• Work task: Print each of the entries exactly, leaving nothing out.

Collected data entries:
BEGIN

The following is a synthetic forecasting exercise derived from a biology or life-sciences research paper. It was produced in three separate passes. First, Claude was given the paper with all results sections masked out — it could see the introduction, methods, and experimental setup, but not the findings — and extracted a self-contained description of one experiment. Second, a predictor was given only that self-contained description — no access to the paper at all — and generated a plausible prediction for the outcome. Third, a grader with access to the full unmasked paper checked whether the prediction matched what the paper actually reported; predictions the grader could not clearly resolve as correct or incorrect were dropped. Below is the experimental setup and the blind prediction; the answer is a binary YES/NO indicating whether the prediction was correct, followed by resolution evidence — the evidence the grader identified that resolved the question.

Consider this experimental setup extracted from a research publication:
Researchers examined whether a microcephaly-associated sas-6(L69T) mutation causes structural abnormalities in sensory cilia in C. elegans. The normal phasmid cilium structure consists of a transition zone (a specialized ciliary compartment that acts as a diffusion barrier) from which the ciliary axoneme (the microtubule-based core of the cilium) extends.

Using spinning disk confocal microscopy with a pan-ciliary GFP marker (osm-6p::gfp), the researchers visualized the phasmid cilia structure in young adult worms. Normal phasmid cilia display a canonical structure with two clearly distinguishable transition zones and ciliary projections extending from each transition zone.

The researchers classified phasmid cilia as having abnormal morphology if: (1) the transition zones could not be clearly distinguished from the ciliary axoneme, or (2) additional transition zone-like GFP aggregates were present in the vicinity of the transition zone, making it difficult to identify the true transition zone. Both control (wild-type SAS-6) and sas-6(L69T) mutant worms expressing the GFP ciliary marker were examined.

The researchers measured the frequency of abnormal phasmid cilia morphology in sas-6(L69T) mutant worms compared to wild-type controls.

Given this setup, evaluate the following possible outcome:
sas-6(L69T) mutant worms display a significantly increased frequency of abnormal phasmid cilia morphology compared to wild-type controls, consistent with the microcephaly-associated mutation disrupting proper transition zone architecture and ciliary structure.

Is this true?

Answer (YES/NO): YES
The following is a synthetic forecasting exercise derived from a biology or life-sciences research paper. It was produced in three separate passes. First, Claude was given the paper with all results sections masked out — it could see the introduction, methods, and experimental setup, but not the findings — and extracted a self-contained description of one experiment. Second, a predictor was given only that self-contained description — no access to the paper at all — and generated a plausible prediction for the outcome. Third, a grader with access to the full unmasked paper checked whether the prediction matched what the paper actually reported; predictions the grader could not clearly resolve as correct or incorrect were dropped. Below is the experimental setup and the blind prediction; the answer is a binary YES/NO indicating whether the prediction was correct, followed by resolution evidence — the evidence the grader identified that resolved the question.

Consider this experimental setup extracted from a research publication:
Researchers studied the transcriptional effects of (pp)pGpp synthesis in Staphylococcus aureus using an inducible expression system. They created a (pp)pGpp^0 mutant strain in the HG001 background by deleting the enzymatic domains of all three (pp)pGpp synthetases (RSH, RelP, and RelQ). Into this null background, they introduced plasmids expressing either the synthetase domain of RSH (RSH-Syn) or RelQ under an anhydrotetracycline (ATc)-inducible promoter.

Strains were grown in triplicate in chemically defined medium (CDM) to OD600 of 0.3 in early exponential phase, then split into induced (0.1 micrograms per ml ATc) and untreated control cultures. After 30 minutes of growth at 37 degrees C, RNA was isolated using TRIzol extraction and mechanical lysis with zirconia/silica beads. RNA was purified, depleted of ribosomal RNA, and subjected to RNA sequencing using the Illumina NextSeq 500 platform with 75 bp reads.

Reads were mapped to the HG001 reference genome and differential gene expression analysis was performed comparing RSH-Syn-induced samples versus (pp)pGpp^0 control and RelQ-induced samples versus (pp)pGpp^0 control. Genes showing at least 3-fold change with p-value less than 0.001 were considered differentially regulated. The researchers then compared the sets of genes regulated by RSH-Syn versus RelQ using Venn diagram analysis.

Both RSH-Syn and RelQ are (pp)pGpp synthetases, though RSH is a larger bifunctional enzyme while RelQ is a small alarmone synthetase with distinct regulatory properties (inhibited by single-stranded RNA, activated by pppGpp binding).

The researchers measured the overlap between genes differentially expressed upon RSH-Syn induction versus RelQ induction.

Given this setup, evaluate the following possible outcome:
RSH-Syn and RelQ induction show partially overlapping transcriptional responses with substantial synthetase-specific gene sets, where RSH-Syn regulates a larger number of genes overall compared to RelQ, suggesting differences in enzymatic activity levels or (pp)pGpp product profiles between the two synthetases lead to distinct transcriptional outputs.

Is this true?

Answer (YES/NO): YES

END

• Solution below:
The following is a synthetic forecasting exercise derived from a biology or life-sciences research paper. It was produced in three separate passes. First, Claude was given the paper with all results sections masked out — it could see the introduction, methods, and experimental setup, but not the findings — and extracted a self-contained description of one experiment. Second, a predictor was given only that self-contained description — no access to the paper at all — and generated a plausible prediction for the outcome. Third, a grader with access to the full unmasked paper checked whether the prediction matched what the paper actually reported; predictions the grader could not clearly resolve as correct or incorrect were dropped. Below is the experimental setup and the blind prediction; the answer is a binary YES/NO indicating whether the prediction was correct, followed by resolution evidence — the evidence the grader identified that resolved the question.

Consider this experimental setup extracted from a research publication:
Researchers examined whether a microcephaly-associated sas-6(L69T) mutation causes structural abnormalities in sensory cilia in C. elegans. The normal phasmid cilium structure consists of a transition zone (a specialized ciliary compartment that acts as a diffusion barrier) from which the ciliary axoneme (the microtubule-based core of the cilium) extends.

Using spinning disk confocal microscopy with a pan-ciliary GFP marker (osm-6p::gfp), the researchers visualized the phasmid cilia structure in young adult worms. Normal phasmid cilia display a canonical structure with two clearly distinguishable transition zones and ciliary projections extending from each transition zone.

The researchers classified phasmid cilia as having abnormal morphology if: (1) the transition zones could not be clearly distinguished from the ciliary axoneme, or (2) additional transition zone-like GFP aggregates were present in the vicinity of the transition zone, making it difficult to identify the true transition zone. Both control (wild-type SAS-6) and sas-6(L69T) mutant worms expressing the GFP ciliary marker were examined.

The researchers measured the frequency of abnormal phasmid cilia morphology in sas-6(L69T) mutant worms compared to wild-type controls.

Given this setup, evaluate the following possible outcome:
sas-6(L69T) mutant worms display a significantly increased frequency of abnormal phasmid cilia morphology compared to wild-type controls, consistent with the microcephaly-associated mutation disrupting proper transition zone architecture and ciliary structure.

Is this true?

Answer (YES/NO): YES
The following is a synthetic forecasting exercise derived from a biology or life-sciences research paper. It was produced in three separate passes. First, Claude was given the paper with all results sections masked out — it could see the introduction, methods, and experimental setup, but not the findings — and extracted a self-contained description of one experiment. Second, a predictor was given only that self-contained description — no access to the paper at all — and generated a plausible prediction for the outcome. Third, a grader with access to the full unmasked paper checked whether the prediction matched what the paper actually reported; predictions the grader could not clearly resolve as correct or incorrect were dropped. Below is the experimental setup and the blind prediction; the answer is a binary YES/NO indicating whether the prediction was correct, followed by resolution evidence — the evidence the grader identified that resolved the question.

Consider this experimental setup extracted from a research publication:
Researchers studied the transcriptional effects of (pp)pGpp synthesis in Staphylococcus aureus using an inducible expression system. They created a (pp)pGpp^0 mutant strain in the HG001 background by deleting the enzymatic domains of all three (pp)pGpp synthetases (RSH, RelP, and RelQ). Into this null background, they introduced plasmids expressing either the synthetase domain of RSH (RSH-Syn) or RelQ under an anhydrotetracycline (ATc)-inducible promoter.

Strains were grown in triplicate in chemically defined medium (CDM) to OD600 of 0.3 in early exponential phase, then split into induced (0.1 micrograms per ml ATc) and untreated control cultures. After 30 minutes of growth at 37 degrees C, RNA was isolated using TRIzol extraction and mechanical lysis with zirconia/silica beads. RNA was purified, depleted of ribosomal RNA, and subjected to RNA sequencing using the Illumina NextSeq 500 platform with 75 bp reads.

Reads were mapped to the HG001 reference genome and differential gene expression analysis was performed comparing RSH-Syn-induced samples versus (pp)pGpp^0 control and RelQ-induced samples versus (pp)pGpp^0 control. Genes showing at least 3-fold change with p-value less than 0.001 were considered differentially regulated. The researchers then compared the sets of genes regulated by RSH-Syn versus RelQ using Venn diagram analysis.

Both RSH-Syn and RelQ are (pp)pGpp synthetases, though RSH is a larger bifunctional enzyme while RelQ is a small alarmone synthetase with distinct regulatory properties (inhibited by single-stranded RNA, activated by pppGpp binding).

The researchers measured the overlap between genes differentially expressed upon RSH-Syn induction versus RelQ induction.

Given this setup, evaluate the following possible outcome:
RSH-Syn and RelQ induction show partially overlapping transcriptional responses with substantial synthetase-specific gene sets, where RSH-Syn regulates a larger number of genes overall compared to RelQ, suggesting differences in enzymatic activity levels or (pp)pGpp product profiles between the two synthetases lead to distinct transcriptional outputs.

Is this true?

Answer (YES/NO): YES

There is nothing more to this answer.